Parfois, les études relèvent d’une sorte de tradition familiale.
Avec une mère directrice des services juridiques d’une grande banque et un grand-père avocat, autant dire que personne n’imaginait que Sandy Rinaldo finirait en école hôtelière ou vétérinaire. Deux professeures de langues, au lycée, avaient pourtant semé une petite graine dans son esprit ; l’enseignement l’intriguait déjà. Mais certaines graines prennent leur temps pour germer.
Direction Toulouse, donc, pour deux années de droit. Mais ces deux années sont trop théoriques pour Sandy Rinaldo, alors elle dit stop. Elle rentre en Guadeloupe bien décidée à devenir rapidement indépendante. Décroche un BTS administration et gestion PME-PMI. La petite entreprise de son alternance lui propose un CDI mais l’aventure tourne court : la société est liquidée, et elle se retrouve au chômage.
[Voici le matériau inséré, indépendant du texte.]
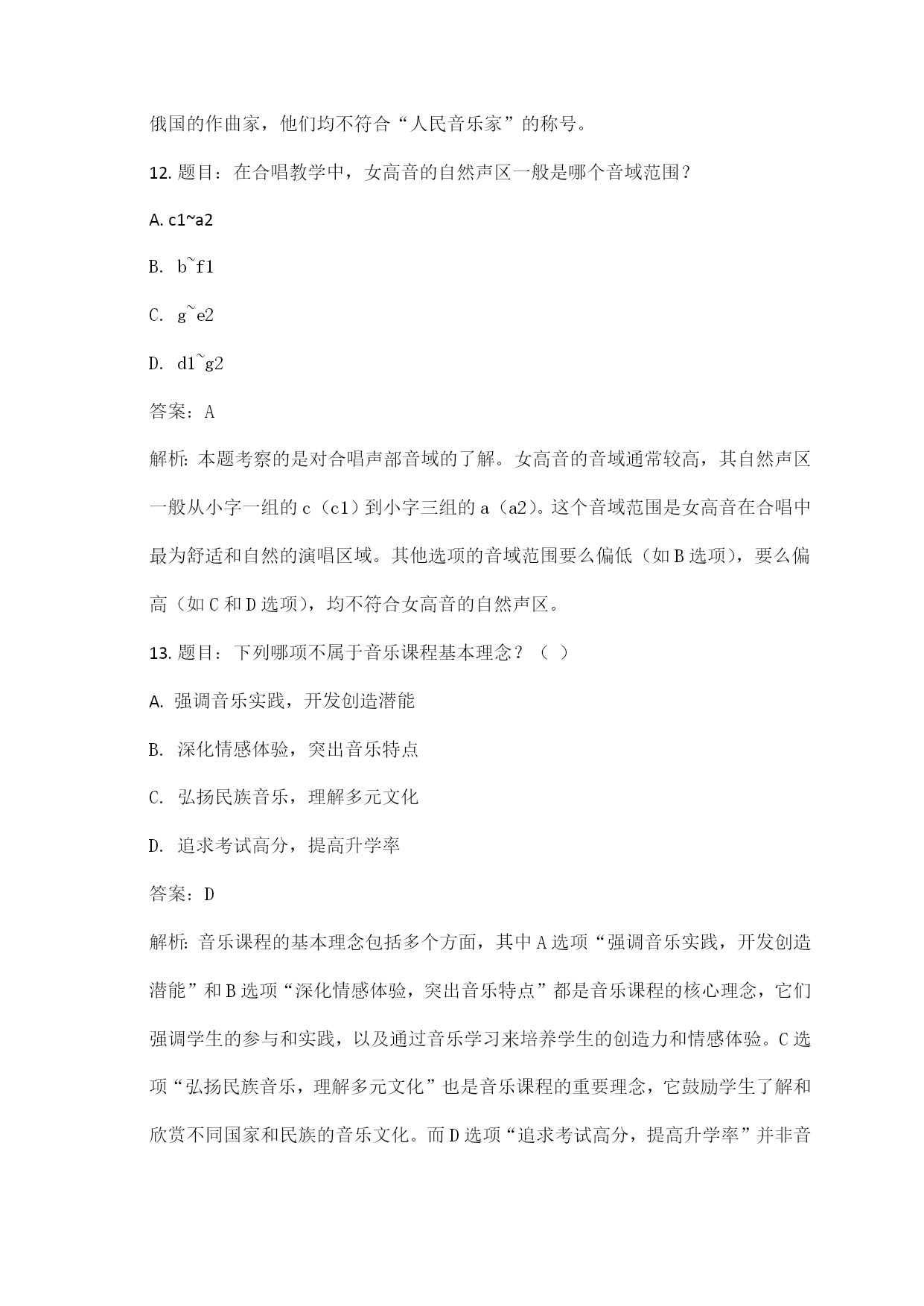 俄国的作曲家，他们均不符合“人民音乐家”的称号。

12. 题目：在合唱教学中，女高音的自然声区一般是哪个音域范围？

A. c1~a2

B. b~f1

C. g~e2

D. d1~g2

答案：A

解析：本题考察的是对合唱声部音域的了解。女高音的音域通常较高，其自然声区一般从小字一组的 c（c1）到小字三组的 a（a2）。这个音域范围是女高音在合唱中最为舒适和自然的演唱区域。其他选项的音域范围要么偏低（如 B 选项），要么偏高（如 C 和 D 选项），均不符合女高音的自然声区。

13. 题目：下列哪项不属于音乐课程基本理念？（ ）

A. 强调音乐实践，开发创造潜能

B. 深化情感体验，突出音乐特点

C. 弘扬民族音乐，理解多元文化

D. 追求考试高分，提高升学率

答案：D

解析：音乐课程的基本理念包括多个方面，其中 A 选项“强调音乐实践，开发创造潜能”和 B 选项“深化情感体验，突出音乐特点”都是音乐课程的核心理念，它们强调学生的参与和实践，以及通过音乐学习来培养学生的创造力和情感体验。C 选项“弘扬民族音乐，理解多元文化”也是音乐课程的重要理念，它鼓励学生了解和欣赏不同国家和民族的音乐文化。而 D 选项“追求考试高分，提高升学率”并非音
Un premier virage est pris grâce à une conseillère France Travail (encore ANPE, à l’époque), qui lui glisse qu’elle ferait une excellente conseillère en insertion professionnelle. Sandy Rinaldo la prend au mot et passe le concours. Affectée sur l’île de Saint-Martin, territoire multiculturel où l’on parle surtout anglais et espagnol, elle y anime des ateliers CV et entretien, très cadrés sur le papier, beaucoup moins dans la pratique (Sandy les remodèle pour les rendre vivants, accessibles, loin de cette ambiance « retour sur les bancs de l’école » dont ses publics ne sont pas friands). L’enseignement réapparaît ainsi dans son champ de vision, discrètement, puis un peu moins quand elle devient conseillère référente et chargée du dispositif de mobilité et de l’accompagnement de ses collègues.
Mais les perspectives que lui offrent cet emploi sont floues ; alors elle quitte tout, débarque à Paris et s’inscrit en DU de formatrice d’adultes à Paris 8, où elle se réconcilie avec les études. Elle enchaîne avec un Master de recherche au CNAM. Les expériences s’enchaînent : stage à la fondation Le Pacte de la Performance auprès de sportifs de haut niveau en reconversion ; mission au ministère des Sports sur la reconversion professionnelle des athlètes ; responsabilité administrative et financière d’un centre de formation continue pour kinésithérapeutes ; mission de coordination au GRETA de Nanterre. Toujours instructif. Pas pleinement satisfaisant.
Un soir, tandis qu’elle scrolle sur le site « Rejoignez les métiers de l’Éducation nationale », la flamme se rallume. Enseignante en économie-gestion, valence AGOrA (Assistance à la Gestion des Organisations et de leurs Activités) : pourquoi pas ? L’offre d’emploi semble même écrite pour elle. Elle sent qu’elle peut apporter quelque chose à l’institution. Sa lettre de motivation s’écrit d’un trait, comme une évidence. Nous sommes le 16 juin 2024 ; Sandy Rinaldo ignore encore qu’à la rentrée, elle aura six classes au lycée professionnelle Maria-Deraismes. Elle ignore aussi que, malgré le stress, les doutes, elle aura l’impression d’avoir trouvé sa place.
Le travail est intense, les débuts denses.
« Mais à partir du moment où un poste a du sens, on ne se focalise pas sur ce qui ne va pas : on regarde ce qu’on peut faire pour que ça aille. »
Cela se densifie encore lorsqu’elle décide, encouragée par son inspectrice, de passer le concours dès sa première année de contrat. Elle prépare ses élèves au bac tout en se préparant elle-même, difficile exercice d’équilibriste que seule sa famille, « ses piliers », répète-t-elle, permet de réussir. L’épanouissement professionnel fait le reste : « Le sens donne une seconde jeunesse ! »
Le concours, elle l’obtient, avec un classement qui la surprend (6ème sur 25). Après quelques difficultés administratives qui manquent l’envoyer dans l’académie d’Orléans-Tours, la voici de retour au lycée Maria Deraismes, cette fois comme fonctionnaire stagiaire. Et il y a l’Inspé, vécu comme un cadeau : se former, revisiter les attendus, reconstruire des séquences, replonger dans les référentiels, réfléchir à sa pratique entourée d’autres débutants, tout cela lui permet de parfaire sa pratique professionnelle.
Depuis la rentrée, même si elle n’échappe pas aux doutes et aux remises en questions, elle reconnaît se sentir de plus en plus à l’aise dans ses nouveaux habits d’enseignante. « C’est comme si un fil rouge était apparu ! » Il sera sans doute plus rouge encore le jour de sa titularisation.